## Testo fornito
────
Una big band di sette elementi ha trasformato la Sala Petrassi dell’Auditorium Parco della Musica di Roma in una indimenticabile serata tra amici grazie alle ironiche atmosfere swing, jazz e blues di quei gioielli di musica che sono le canzoni di Sergio Caputo. La capacità di “dipingere” storie in cui è facile ritrovare frammenti della propria vita, grazie a quella funambolica dialettica che gli è propria e che ti rimane dentro, ha fatto sì che Un sabato italiano abbia passato indenne il tempo e le mode rendendolo semmai ancora più intrigante proprio come un whiskey di (questa volta) ottima qualità, tanto da farlo rientrare al 37esimo posto dei migliori cento album italiani di sempre nella classifica di Rolling Stone Italia.
“Quanti erano già nati quando è uscito il disco?” chiede Caputo in apertura. Io avevo quindici anni e la fortuna di avere dei genitori che masticavano ottima musica. Resa pigra dal non poter avere continui stimoli musicali esterni vista la tecnologia dei primi anni Ottanta, e per il fatto di essere una tranquilla secchiona del Liceo classico, rimanevo comoda nel gratificante mondo che girava sul piatto di casa: Paolo Conte, Giorgio Gaber, Jackson Browne, Beatles solo per dirne alcuni.
────
[Voci di dati archiviate]

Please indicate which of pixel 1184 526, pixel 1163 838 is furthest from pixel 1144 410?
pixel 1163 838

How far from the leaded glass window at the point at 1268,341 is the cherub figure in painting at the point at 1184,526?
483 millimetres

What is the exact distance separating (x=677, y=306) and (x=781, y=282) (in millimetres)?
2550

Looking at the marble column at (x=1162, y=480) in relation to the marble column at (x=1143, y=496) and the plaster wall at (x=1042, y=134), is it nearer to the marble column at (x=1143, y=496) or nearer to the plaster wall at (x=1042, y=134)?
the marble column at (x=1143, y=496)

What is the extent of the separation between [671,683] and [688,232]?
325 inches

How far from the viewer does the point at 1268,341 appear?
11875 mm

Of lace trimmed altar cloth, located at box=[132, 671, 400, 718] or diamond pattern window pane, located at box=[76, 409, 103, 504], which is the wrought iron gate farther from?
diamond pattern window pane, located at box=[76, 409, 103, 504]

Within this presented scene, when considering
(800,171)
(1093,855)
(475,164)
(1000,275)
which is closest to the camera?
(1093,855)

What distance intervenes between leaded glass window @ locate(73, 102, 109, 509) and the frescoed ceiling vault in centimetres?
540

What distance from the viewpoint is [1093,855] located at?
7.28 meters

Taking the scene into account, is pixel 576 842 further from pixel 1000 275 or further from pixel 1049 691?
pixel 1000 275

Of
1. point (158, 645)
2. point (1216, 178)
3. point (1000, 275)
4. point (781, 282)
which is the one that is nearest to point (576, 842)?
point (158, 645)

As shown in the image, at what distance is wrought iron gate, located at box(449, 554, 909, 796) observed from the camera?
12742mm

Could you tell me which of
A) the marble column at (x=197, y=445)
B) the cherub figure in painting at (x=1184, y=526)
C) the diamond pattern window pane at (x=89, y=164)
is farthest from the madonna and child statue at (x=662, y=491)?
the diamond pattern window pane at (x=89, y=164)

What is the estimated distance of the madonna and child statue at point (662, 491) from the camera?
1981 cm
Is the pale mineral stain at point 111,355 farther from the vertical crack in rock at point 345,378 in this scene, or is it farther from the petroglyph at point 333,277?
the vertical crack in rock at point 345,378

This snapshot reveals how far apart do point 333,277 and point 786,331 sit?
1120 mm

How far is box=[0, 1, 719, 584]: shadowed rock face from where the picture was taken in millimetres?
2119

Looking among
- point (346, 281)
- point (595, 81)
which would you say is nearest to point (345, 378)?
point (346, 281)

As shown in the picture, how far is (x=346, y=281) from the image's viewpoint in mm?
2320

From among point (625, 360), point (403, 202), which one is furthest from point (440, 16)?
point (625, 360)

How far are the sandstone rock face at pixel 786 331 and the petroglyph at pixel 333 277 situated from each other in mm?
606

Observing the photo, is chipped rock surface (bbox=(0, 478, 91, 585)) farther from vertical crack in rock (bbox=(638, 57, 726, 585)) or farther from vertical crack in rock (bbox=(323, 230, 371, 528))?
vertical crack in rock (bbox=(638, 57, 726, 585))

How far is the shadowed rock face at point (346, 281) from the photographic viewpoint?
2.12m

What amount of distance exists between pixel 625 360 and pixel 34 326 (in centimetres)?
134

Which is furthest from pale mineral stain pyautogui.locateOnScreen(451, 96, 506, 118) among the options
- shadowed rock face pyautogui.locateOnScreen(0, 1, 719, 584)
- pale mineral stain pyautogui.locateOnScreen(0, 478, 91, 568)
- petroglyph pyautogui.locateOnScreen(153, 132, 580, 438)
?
────
## Esplora il materiale
- A) Ricopia dal testo su Sergio Caputo il passo che va da "Una big band" fino a "Rolling Stone Italia.".
- B) Secondo il testo su Sergio Caputo, a quale posto si trova Un sabato italiano nella classifica dei cento migliori album italiani di sempre di Rolling Stone Italia?
- C) Continua il testo su Sergio Caputo a partire dalla sua ultima frase.
Le voci riportate qui non hanno alcun ruolo in questo lavoro.

## Risultati in ordine
- A)
Una big band di sette elementi ha trasformato la Sala Petrassi dell’Auditorium Parco della Musica di Roma in una indimenticabile serata tra amici grazie alle ironiche atmosfere swing, jazz e blues di quei gioielli di musica che sono le canzoni di Sergio Caputo. La capacità di “dipingere” storie in cui è facile ritrovare frammenti della propria vita, grazie a quella funambolica dialettica che gli è propria e che ti rimane dentro, ha fatto sì che Un sabato italiano abbia passato indenne il tempo e le mode rendendolo semmai ancora più intrigante proprio come un whiskey di (questa volta) ottima qualità, tanto da farlo rientrare al 37esimo posto dei migliori cento album italiani di sempre nella classifica di Rolling Stone Italia.

- B) Al 37esimo posto.

- C)
Ma i tempi erano maturi per diventare una consumatrice attiva e Sergio Caputo sicuramente si prende parte del merito, perché non ricordo il momento esatto in cui è entrato nella mia vita ma so che le parole della canzone erano Citrosodina granulare e quindi si tratta di un ricordo antico, visto che sembra vi siano in giro solamente cinquemila copie dell’album con quelle parole stampate, poiché venne ritirato dopo che la casa farmaceutica dei noti granelli fece sottintendere un’eventuale penale stratosferica per l’utilizzo del nome, senza la specifica “è un medicinale, leggere attentamente le avvertenze e le modalità d’uso”. Quindi via il disco dai negozi, via i disegnini del barattolo dal tappo giallo e lunga vita a Idrofobina vegetale… per inciso non credo vi sia al mondo un solo fan che intoni l’ormai Bimba se sapessi nella sua versione edulcorata. E d’altronde Caputo stesso l’ha cantata così come è nata.
C’era tutto ieri, tutto l’album Un sabato italiano con i gatti che svaniscono leggeri nella notte radioattiva e il tayeurino giallo senape ma c’erano anche un sogno chic in pompa magna e tacchi a spillo e le demoni-torpedini, c’erano le donne intonacate di strass e tanti altri fotogrammi resi vividi dalla verve di Caputo, cantastorie sostenuto dalle impeccabili performance di Fabiola Torresi (basso e voce), Alessandro Marzi (batteria e voce), Paolo Vianello (piano), Alberto Vianello (sax), Gianfranco Campagnola (tromba) e Lorenzo De Luca (sax alto).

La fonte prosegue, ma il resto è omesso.